In part 1 of this article, we began an examination of the updated wording regarding proper ignition interlock use that is part of every Michigan Secretary of State order granting a driver’s license restoration appeal. The large number of interlock violations makes clear that the state’s directions are not read all the way through, and I suggested moving them to the very front of the order, with clear and bold instructions to read them first. We left off by noting that merely saying it is “advisable” to get a PBT or EtG test after a power failure (tamper/circumvent) or a failed or missed breath test is at odds with the fact that, at a hearing, producing the result of such a test is, for all purposes, expected.
My team and I deal with the problems caused by the state’s use of this indecisive language (‘advisable”) all the time, in real hearings. One of the first things most hearing officers will ask if a person has a failed or missed rolling retest is whether or not he or she got a PBT or EtG test. If a person says “no,” then they’ll be asked, “why not?” Most often, the person will try and explain that they weren’t clear on the need to do that right away, or just had forgotten. Then they’re asked the most dreaded question of all: “didn’t you read your entire order?”

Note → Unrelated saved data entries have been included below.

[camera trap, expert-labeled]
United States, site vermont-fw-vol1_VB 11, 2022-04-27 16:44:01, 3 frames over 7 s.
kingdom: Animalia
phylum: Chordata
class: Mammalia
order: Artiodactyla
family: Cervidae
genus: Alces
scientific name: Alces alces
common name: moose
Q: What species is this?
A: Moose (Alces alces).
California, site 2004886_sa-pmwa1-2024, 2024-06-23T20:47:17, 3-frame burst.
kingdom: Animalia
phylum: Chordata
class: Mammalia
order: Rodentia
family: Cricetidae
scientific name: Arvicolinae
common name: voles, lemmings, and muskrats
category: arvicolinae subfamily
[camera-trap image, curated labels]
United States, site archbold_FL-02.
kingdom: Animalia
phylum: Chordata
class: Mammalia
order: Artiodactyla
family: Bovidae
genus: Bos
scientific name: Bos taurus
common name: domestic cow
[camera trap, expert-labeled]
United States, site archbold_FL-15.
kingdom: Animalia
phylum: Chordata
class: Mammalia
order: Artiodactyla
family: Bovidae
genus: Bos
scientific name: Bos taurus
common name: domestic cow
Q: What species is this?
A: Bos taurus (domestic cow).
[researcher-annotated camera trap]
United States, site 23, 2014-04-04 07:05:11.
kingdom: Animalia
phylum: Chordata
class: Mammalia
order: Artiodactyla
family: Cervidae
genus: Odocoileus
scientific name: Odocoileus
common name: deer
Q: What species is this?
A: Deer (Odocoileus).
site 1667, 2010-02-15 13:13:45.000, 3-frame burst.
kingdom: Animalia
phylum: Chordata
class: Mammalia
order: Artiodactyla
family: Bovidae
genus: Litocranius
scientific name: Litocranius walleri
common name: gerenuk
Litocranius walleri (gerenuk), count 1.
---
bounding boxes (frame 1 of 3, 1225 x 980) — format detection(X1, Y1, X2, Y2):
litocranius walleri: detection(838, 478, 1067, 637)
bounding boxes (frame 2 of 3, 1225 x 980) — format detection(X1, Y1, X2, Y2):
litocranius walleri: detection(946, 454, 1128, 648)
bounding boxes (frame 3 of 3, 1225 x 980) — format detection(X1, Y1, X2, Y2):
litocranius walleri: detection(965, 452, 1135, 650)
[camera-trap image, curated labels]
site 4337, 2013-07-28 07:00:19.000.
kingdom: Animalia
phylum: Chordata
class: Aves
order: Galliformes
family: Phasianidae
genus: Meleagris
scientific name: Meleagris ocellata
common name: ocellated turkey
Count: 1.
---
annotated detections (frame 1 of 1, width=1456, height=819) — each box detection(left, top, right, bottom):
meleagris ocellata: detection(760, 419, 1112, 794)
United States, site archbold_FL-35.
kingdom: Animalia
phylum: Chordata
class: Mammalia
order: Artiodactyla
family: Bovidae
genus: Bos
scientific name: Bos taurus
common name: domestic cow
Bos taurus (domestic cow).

The hearing officers are lawyers and work as administrative law examiners (another way of saying, administrative law judges). Their main function is to evaluate and rule on the evidence in license appeal and violation cases. The legalities and nuances involved in these cases makes perfect sense to lawyers, like me, but when a regular person, who has been driving on the interlock for several months without any issues, suddenly encounters a problem, he or she doesn’t start thinking about the “burden of proof” required to win a hearing, or, what kind of evidence should I be getting together?